#### Задание 1
Сколько предложений в день, по словам Филимонова в приведенном ниже интервью, он пишет?

#### Исходный текст
****
Семейная сага, оказавшаяся на некоторое время в забытьи, снова в фаворе. Эксперты нового сезона «Большой книги» отметили интерес к личной родословной у многих фигурантов длинного списка, два романа, принадлежащие этому почтенному жанру, вышли в финал: «Рецепты сотворения мира» Андрея Филимонова и «Памяти памяти» Марии Степановой. О прекрасных ошибках молодости, беседах с Богом и легкости бытия в сложных обстоятельствах «Культура» поговорила с Андреем Филимоновым.  

культура: Как-то Вы сказали, что Ваши книги нужно читать хотя бы потому, что только в них встретишься с такими интересными героями. Кто самый привлекательный персонаж? Что вдохновило на написание семейной саги?  
Филимонов: Я люблю всех своих героев. На сотворение каждого уходит немало времени. Дело в том, что я пишу медленно — десять-пятнадцать предложений в день (восхищаюсь авторами, которые молотят по десять-пятнадцать тысяч знаков за то же время), поэтому даже эпизодический дядя Вася, убитый чекистами в Большом театре, занимал мой ум довольно долго, а ведь это был дальний родственник, приехавший погостить «на недельку». 

Сначала думаешь: вот свалился на мою голову. Что с ним делать? Совершенно незнакомый, практически посторонний человек. Потом — слово за слово — он начинает раскрываться, обретает объем и занимает законное место на страницах книги. А что касается вдохновившей истории, однажды я нашел любовные письма, которыми в сороковых годах ХХ века обменивались тогда еще молодые бабушка Галя и дедушка Дима. Когда они умерли и я прочел их переписку, оказалось, что это совершенно незнакомые мне люди, с оригинальными мыслями о мире и Боге. Я стал делать заметки, еще не думая о романе. В какой-то момент очень сердился на Галю и Диму за то, что они не рассказывали правды о своей жизни. Потом имел место некий мистический опыт, вошедший в книгу. 

культура: Галя — очень неожиданный персонаж. Трагические обстоятельства — война, голод, бомбежки, — рассчитываешь увидеть серьезную, положительную девушку, угодившую в жернова истории. А она красится в платиновую блондинку, как Джин Харлоу, меняет кавалеров, гуляет по Нескучному саду в комендантский час, садится в подозрительную машину. Как относитесь к традиции «канонизировать» собственных предков, брать с них пример?
Филимонов: Все делают глупости в двадцать лет, а потом, к концу жизни, выясняется, что это были самые ценные моменты. У Густава Майринка в «Големе» мудрец-каббалист из еврейского гетто говорит, что некоторые люди напоминают прозрачную трубку, в которой катятся шары, и эти шары — их предки. Речь идет о самосознании. До тех пор, пока ты не обрел цельность, не стал самим собой, остаешься случайным набором качеств, заимствованных от родителей. Я не очень-то разбираюсь в Каббале, но общая идея этого учения мне нравится. Бог создал человека от скуки, чтобы было с кем поговорить. Вряд ли тот, кто живет по чужим шаблонам, может быть ему интересен как собеседник.
****
#### Задание 2
Выберите из записей ниже все строки, в которых встречается слово «officer». Регистр букв учитывается.
****
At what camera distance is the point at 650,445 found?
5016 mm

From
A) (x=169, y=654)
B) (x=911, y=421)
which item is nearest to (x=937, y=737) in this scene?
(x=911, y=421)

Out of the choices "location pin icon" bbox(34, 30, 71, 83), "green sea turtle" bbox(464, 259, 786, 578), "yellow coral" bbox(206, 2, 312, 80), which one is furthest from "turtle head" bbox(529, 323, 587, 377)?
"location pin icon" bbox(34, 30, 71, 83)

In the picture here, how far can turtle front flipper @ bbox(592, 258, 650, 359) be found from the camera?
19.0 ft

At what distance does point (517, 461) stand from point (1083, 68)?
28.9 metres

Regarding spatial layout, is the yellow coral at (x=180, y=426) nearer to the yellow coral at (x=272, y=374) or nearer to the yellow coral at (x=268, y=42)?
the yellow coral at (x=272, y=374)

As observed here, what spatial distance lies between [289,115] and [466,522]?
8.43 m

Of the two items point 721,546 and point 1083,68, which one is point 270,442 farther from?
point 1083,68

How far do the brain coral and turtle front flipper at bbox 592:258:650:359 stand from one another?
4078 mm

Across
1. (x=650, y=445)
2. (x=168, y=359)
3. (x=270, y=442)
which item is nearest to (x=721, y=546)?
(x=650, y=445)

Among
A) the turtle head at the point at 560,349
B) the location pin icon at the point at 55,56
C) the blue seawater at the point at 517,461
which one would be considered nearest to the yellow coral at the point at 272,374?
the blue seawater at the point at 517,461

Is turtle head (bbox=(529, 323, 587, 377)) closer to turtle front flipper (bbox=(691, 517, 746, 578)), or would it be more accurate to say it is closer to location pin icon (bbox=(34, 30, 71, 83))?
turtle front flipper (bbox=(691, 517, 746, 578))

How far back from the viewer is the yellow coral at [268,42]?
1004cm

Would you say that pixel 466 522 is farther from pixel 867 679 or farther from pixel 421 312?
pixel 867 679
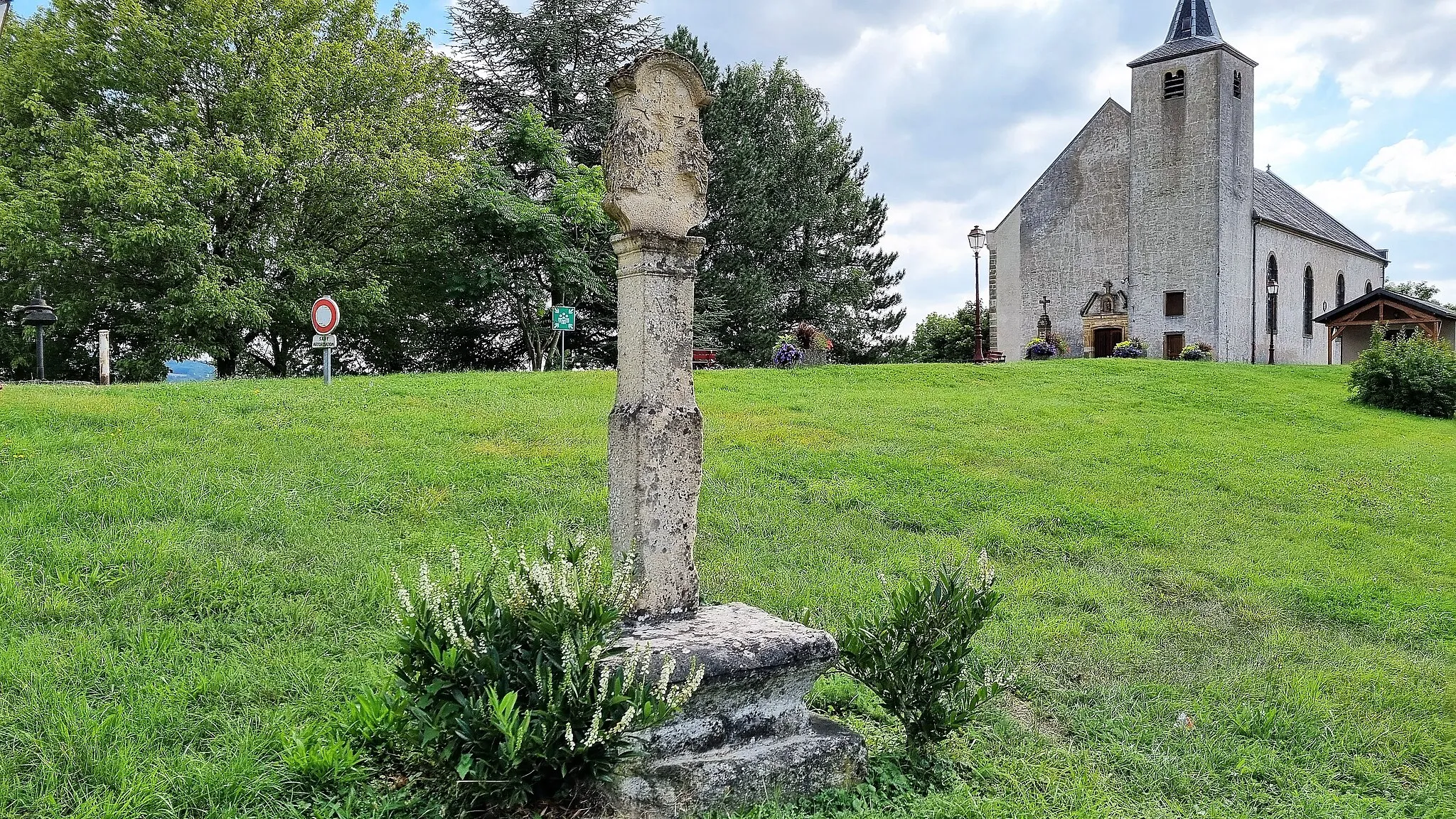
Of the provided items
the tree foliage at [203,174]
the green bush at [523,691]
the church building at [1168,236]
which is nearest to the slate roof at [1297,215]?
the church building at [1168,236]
****
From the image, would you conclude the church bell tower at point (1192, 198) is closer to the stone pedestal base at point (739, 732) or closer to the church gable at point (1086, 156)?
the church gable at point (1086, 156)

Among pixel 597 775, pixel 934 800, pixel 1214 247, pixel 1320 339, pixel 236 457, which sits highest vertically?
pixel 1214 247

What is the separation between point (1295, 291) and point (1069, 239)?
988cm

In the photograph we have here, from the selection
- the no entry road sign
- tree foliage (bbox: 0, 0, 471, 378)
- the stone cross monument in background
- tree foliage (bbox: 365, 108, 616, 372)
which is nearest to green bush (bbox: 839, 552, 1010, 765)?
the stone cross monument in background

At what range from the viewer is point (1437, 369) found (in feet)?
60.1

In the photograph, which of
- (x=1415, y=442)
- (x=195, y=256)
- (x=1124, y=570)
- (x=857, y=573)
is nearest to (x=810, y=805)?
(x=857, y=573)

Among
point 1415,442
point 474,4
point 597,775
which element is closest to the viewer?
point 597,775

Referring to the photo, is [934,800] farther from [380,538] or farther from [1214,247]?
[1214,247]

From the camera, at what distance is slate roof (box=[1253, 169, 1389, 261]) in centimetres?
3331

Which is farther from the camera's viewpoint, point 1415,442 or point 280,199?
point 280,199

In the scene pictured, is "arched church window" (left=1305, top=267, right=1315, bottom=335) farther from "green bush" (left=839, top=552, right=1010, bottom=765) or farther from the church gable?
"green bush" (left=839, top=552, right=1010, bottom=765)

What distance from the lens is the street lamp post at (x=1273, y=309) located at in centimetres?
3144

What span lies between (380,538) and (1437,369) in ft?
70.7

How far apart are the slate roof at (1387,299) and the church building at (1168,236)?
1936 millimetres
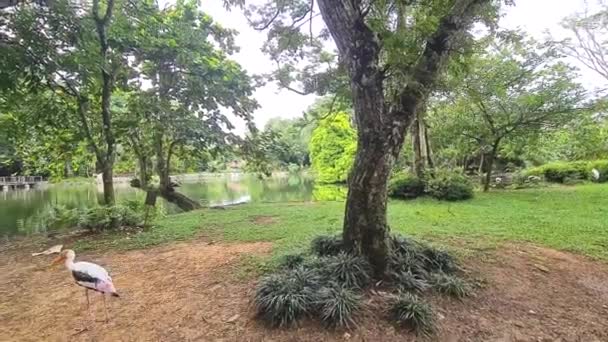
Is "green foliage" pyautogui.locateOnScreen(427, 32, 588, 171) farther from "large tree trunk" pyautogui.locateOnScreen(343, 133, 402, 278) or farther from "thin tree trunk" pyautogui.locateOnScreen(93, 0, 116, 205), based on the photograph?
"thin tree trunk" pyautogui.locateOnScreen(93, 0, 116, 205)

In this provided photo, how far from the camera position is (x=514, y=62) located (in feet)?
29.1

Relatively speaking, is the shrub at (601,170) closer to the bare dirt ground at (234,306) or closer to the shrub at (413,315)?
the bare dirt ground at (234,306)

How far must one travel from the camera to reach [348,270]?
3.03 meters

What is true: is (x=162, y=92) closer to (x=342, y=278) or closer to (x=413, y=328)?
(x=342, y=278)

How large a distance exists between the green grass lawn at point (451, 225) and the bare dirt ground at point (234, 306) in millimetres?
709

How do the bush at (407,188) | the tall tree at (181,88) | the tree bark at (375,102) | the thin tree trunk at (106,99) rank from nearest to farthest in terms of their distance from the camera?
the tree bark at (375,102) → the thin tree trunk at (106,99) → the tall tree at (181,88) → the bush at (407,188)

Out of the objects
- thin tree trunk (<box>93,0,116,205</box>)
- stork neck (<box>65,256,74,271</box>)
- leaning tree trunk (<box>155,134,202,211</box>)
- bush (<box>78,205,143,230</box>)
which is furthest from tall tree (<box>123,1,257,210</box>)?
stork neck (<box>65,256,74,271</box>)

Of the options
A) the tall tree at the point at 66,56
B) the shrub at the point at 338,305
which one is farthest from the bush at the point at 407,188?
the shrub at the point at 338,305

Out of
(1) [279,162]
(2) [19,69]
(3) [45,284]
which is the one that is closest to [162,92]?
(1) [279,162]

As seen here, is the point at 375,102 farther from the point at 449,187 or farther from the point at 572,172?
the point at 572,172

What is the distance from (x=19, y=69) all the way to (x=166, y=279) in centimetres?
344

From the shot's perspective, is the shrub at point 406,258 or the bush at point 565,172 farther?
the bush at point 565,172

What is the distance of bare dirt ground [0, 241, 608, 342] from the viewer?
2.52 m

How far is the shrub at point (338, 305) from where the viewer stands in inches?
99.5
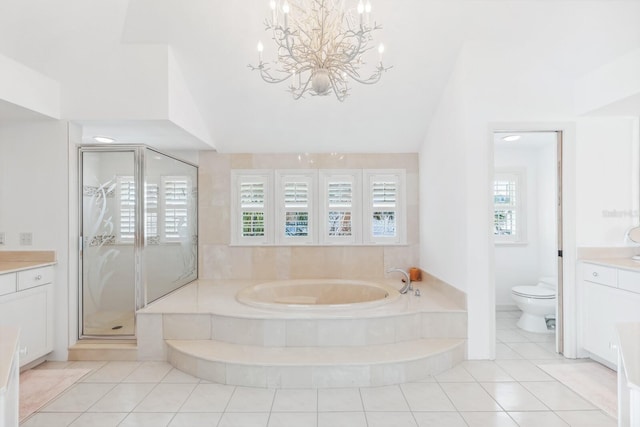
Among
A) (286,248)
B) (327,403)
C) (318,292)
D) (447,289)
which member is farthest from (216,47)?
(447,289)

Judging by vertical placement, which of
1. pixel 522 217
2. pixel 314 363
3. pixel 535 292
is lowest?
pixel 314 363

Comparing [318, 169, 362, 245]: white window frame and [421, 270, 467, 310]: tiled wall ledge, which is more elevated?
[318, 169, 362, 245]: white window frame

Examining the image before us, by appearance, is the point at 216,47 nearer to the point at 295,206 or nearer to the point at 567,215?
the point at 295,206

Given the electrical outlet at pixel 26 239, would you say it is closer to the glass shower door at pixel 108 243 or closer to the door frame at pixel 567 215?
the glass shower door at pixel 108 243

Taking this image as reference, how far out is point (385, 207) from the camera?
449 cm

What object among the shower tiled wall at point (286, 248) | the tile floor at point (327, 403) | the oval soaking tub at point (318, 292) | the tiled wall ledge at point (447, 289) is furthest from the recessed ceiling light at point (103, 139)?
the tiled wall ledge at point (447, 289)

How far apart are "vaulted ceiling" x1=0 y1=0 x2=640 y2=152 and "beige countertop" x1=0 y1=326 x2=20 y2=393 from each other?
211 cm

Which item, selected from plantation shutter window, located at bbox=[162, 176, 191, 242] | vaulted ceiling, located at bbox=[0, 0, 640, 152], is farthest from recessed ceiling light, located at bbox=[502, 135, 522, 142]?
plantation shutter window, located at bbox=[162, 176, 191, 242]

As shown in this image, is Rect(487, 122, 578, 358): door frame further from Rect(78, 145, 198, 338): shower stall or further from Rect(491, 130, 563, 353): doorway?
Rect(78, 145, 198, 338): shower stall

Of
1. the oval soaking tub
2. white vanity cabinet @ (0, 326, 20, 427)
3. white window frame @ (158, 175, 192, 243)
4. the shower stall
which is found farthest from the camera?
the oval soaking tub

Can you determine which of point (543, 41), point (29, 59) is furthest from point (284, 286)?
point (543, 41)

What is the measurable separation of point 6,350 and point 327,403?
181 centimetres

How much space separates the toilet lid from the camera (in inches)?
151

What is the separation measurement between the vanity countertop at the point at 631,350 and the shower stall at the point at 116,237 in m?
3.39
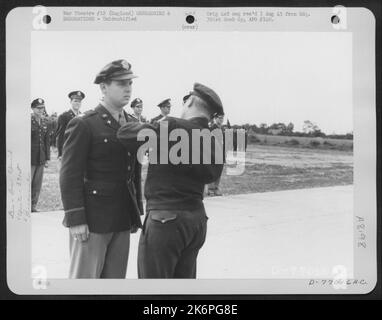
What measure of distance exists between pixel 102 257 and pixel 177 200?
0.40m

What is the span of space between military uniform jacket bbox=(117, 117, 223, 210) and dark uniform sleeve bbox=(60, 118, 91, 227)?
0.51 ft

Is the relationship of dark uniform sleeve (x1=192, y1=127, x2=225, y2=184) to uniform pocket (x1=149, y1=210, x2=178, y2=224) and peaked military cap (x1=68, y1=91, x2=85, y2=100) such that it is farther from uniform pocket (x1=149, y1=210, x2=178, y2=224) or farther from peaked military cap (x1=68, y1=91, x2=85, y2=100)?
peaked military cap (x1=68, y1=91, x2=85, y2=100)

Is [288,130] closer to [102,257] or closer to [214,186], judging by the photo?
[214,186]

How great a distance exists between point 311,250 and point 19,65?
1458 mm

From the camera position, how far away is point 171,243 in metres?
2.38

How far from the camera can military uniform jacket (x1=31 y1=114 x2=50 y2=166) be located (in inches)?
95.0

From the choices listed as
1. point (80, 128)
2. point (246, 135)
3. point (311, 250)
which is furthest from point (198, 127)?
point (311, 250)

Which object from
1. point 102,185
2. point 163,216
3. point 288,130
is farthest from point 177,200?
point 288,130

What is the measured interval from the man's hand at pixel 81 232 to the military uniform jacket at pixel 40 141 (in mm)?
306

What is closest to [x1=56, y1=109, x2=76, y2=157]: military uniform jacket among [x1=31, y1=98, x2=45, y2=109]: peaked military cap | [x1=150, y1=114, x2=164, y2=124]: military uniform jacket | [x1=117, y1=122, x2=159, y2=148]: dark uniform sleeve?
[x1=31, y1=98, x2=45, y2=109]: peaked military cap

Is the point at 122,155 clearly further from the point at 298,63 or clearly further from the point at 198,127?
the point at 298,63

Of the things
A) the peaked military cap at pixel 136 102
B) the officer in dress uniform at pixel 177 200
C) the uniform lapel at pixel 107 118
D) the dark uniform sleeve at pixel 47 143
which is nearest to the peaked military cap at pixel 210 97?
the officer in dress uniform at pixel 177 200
****
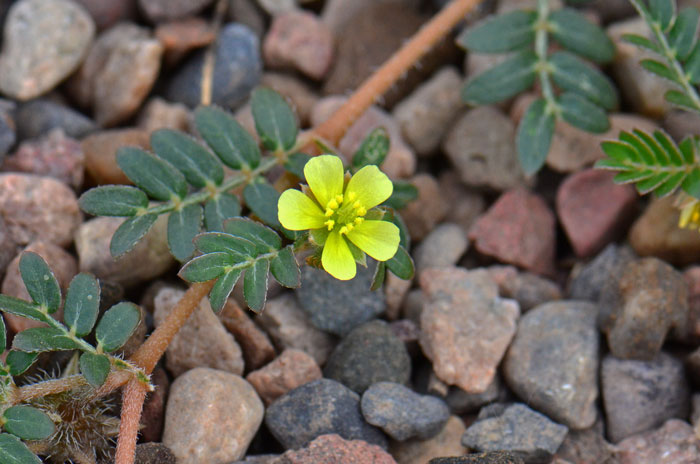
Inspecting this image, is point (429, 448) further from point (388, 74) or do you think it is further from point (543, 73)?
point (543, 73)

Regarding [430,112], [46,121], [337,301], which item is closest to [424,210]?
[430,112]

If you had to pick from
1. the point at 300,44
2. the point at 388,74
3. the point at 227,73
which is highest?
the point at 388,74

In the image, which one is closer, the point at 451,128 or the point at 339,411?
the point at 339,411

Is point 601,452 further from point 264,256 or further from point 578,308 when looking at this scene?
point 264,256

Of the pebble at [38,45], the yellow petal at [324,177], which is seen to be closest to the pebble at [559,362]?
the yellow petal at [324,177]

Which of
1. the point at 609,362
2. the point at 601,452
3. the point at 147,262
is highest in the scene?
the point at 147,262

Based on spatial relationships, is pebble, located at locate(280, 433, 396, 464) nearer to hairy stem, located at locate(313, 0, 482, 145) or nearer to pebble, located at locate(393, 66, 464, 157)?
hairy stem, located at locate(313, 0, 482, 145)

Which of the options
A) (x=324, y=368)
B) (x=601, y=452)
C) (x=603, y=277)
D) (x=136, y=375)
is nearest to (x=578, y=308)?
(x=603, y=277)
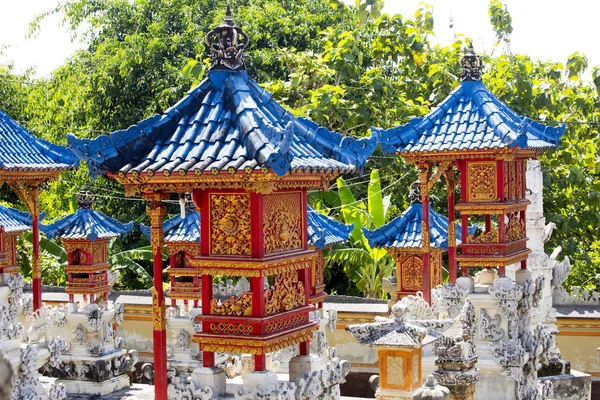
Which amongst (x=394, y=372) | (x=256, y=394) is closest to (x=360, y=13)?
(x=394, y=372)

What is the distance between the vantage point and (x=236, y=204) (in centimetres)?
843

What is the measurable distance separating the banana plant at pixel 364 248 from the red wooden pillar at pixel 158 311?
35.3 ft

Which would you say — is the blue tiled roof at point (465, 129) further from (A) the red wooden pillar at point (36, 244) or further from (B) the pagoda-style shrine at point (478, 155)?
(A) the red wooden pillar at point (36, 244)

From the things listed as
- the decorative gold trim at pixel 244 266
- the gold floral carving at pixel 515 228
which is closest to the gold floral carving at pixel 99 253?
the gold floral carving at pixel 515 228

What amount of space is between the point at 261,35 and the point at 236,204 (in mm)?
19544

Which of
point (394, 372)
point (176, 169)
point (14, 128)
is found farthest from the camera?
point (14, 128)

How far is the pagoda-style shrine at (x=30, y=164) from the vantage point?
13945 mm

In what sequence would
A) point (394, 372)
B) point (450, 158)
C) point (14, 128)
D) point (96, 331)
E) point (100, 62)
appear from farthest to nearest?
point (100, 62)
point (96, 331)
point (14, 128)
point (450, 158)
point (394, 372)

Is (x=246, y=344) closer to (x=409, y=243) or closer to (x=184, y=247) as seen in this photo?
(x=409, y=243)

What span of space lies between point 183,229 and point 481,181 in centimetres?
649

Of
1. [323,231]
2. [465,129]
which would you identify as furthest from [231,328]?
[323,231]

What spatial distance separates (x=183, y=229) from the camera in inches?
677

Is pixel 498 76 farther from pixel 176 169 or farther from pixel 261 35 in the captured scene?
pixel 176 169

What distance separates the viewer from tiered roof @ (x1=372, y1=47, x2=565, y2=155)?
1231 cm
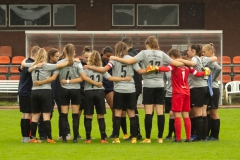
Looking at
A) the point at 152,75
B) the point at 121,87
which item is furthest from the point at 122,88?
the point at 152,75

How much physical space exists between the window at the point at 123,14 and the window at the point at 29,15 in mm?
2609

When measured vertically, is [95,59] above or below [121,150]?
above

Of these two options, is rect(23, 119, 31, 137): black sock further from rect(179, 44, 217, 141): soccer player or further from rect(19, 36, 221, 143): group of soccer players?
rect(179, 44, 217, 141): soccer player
****
#### Полный ответ 1
Десять-пятнадцать предложений в день.

#### Полный ответ 2
B) the officer in dress uniform at pixel 177 200
the officer in dress uniform at pixel 177 200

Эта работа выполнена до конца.